What you are asked to do: Having located the line with "sitting woman with black corset", repeat it and all remaining lines of the records exactly. Pictures do not belong in the answer.

Given data section start

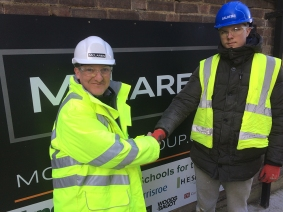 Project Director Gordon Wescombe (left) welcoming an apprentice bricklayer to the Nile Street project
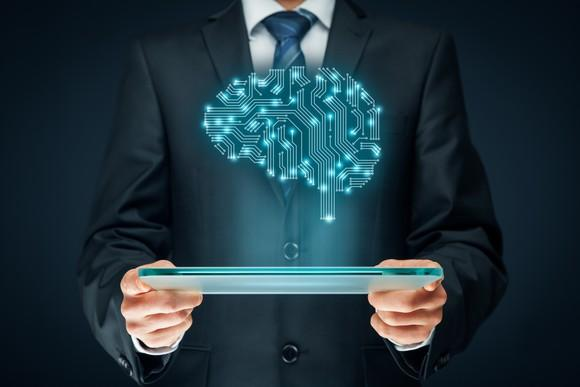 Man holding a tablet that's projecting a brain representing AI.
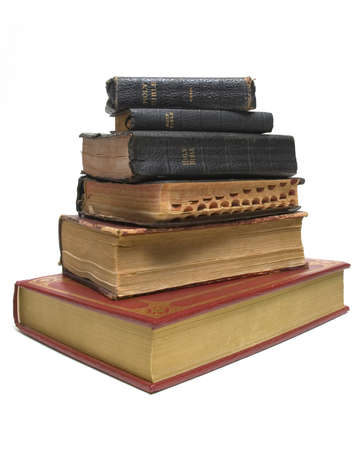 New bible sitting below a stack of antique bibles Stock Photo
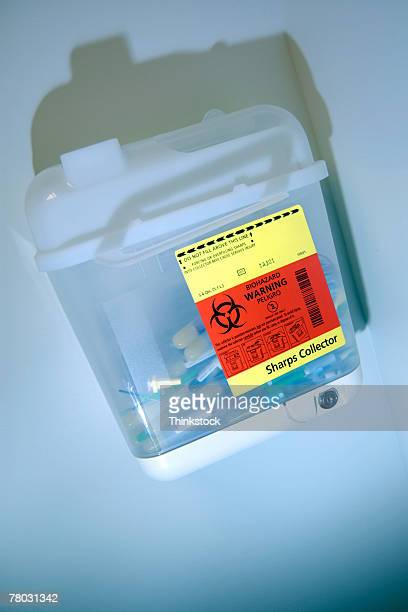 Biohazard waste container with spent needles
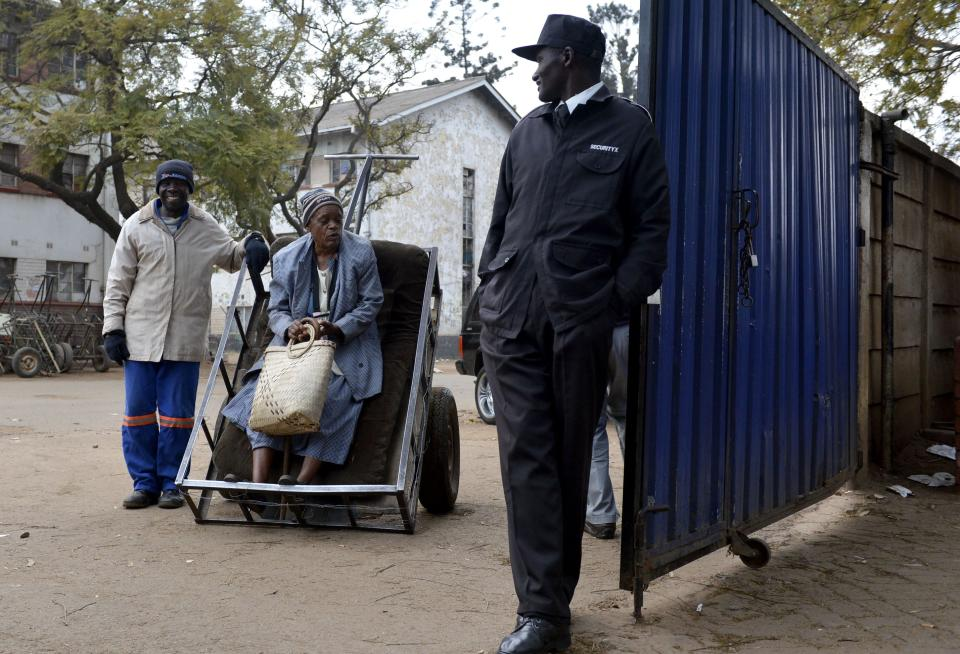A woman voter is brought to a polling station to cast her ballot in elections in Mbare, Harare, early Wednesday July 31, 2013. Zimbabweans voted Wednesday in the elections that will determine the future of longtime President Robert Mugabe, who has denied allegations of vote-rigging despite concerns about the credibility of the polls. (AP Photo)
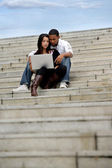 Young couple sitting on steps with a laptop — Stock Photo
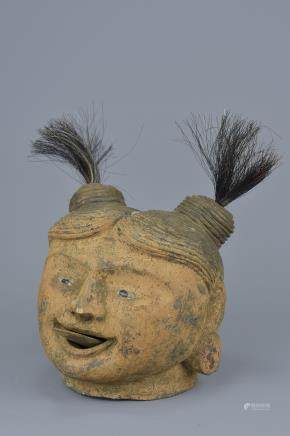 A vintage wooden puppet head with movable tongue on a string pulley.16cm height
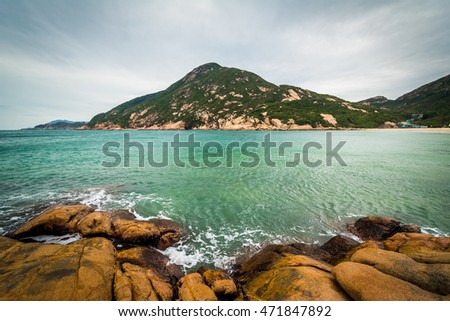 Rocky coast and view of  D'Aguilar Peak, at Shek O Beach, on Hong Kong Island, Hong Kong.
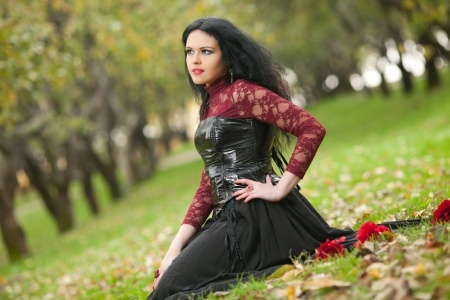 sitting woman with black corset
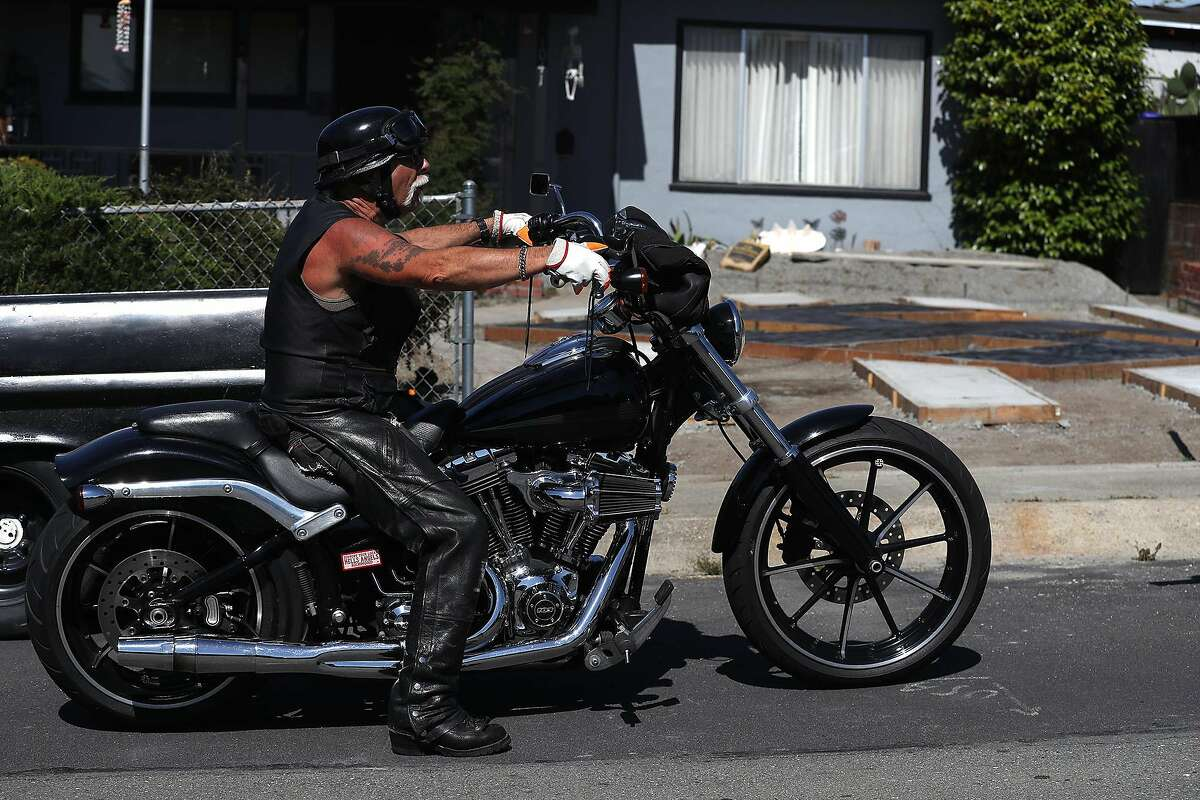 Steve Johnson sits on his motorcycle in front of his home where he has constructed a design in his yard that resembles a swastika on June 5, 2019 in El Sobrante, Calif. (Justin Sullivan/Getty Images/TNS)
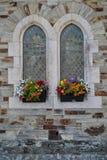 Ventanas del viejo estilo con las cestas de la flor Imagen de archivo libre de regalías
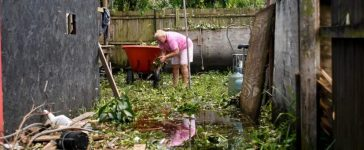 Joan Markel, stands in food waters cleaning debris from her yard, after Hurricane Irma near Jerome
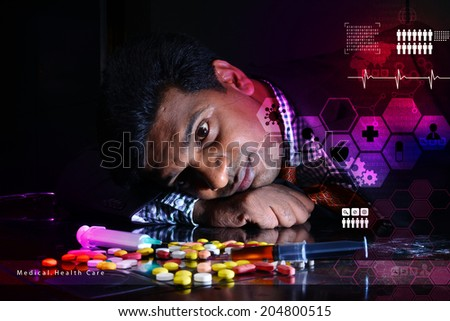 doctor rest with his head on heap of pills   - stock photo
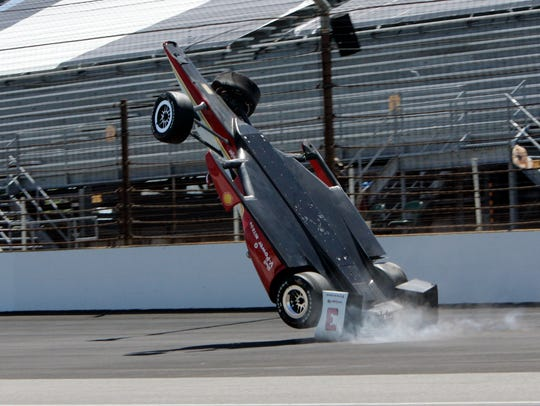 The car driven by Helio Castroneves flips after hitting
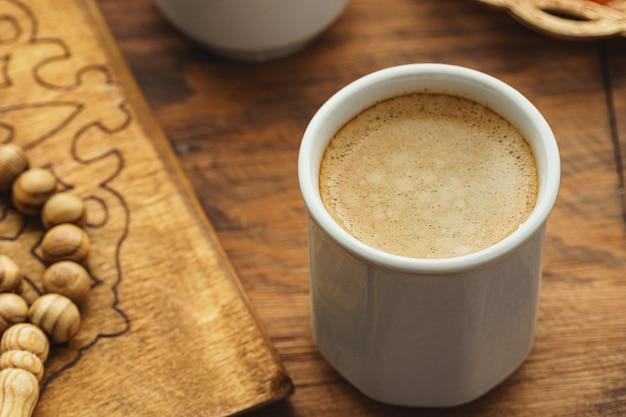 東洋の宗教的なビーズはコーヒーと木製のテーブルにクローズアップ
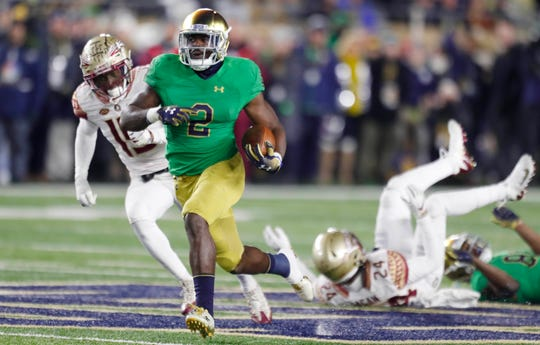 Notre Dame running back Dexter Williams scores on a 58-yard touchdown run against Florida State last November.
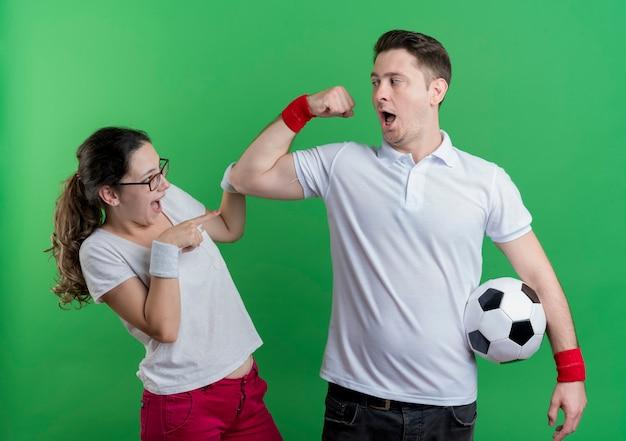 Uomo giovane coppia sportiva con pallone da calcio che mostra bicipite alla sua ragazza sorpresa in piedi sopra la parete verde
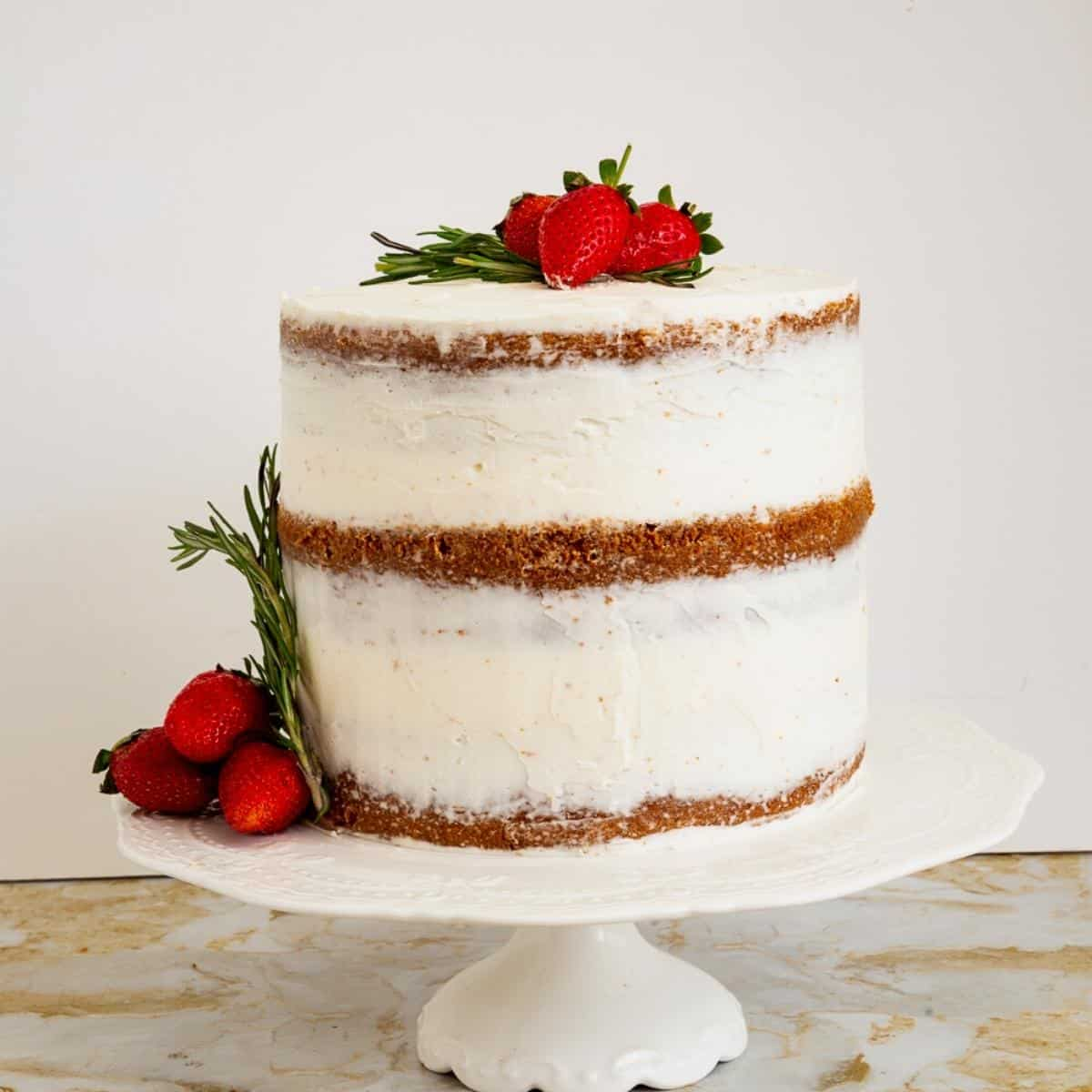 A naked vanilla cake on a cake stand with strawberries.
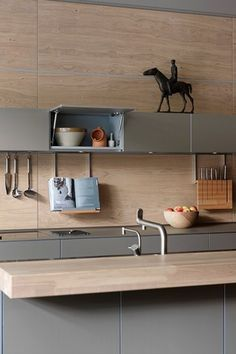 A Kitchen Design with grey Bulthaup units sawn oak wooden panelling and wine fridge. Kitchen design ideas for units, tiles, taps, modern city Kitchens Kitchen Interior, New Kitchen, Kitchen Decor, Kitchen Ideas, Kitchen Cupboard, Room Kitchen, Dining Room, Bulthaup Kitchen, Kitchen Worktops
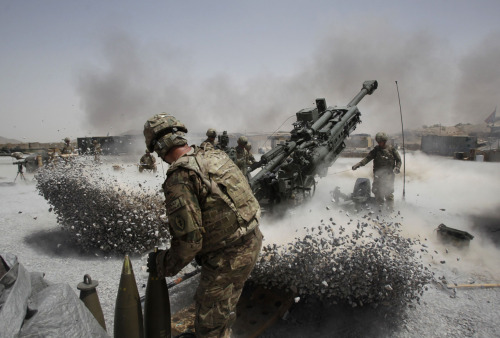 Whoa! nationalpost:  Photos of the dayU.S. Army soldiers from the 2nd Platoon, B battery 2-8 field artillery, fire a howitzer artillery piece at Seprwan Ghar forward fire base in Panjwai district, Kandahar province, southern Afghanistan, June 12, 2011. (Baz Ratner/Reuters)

Given data section end

Written answer:
 sitting woman with black corset
 Steve Johnson sits on his motorcycle in front of his home where he has constructed a design in his yard that resembles a swastika on June 5, 2019 in El Sobrante, Calif. (Justin Sullivan/Getty Images/TNS)
 Ventanas del viejo estilo con las cestas de la flor Imagen de archivo libre de regalías
 Joan Markel, stands in food waters cleaning debris from her yard, after Hurricane Irma near Jerome
 doctor rest with his head on heap of pills   - stock photo
 The car driven by Helio Castroneves flips after hitting
 東洋の宗教的なビーズはコーヒーと木製のテーブルにクローズアップ
 Notre Dame running back Dexter Williams scores on a 58-yard touchdown run against Florida State last November.
 Uomo giovane coppia sportiva con pallone da calcio che mostra bicipite alla sua ragazza sorpresa in piedi sopra la parete verde
 A naked vanilla cake on a cake stand with strawberries.
 A Kitchen Design with grey Bulthaup units sawn oak wooden panelling and wine fridge. Kitchen design ideas for units, tiles, taps, modern city Kitchens Kitchen Interior, New Kitchen, Kitchen Decor, Kitchen Ideas, Kitchen Cupboard, Room Kitchen, Dining Room, Bulthaup Kitchen, Kitchen Worktops
 Whoa! nationalpost:  Photos of the dayU.S. Army soldiers from the 2nd Platoon, B battery 2-8 field artillery, fire a howitzer artillery piece at Seprwan Ghar forward fire base in Panjwai district, Kandahar province, southern Afghanistan, June 12, 2011. (Baz Ratner/Reuters)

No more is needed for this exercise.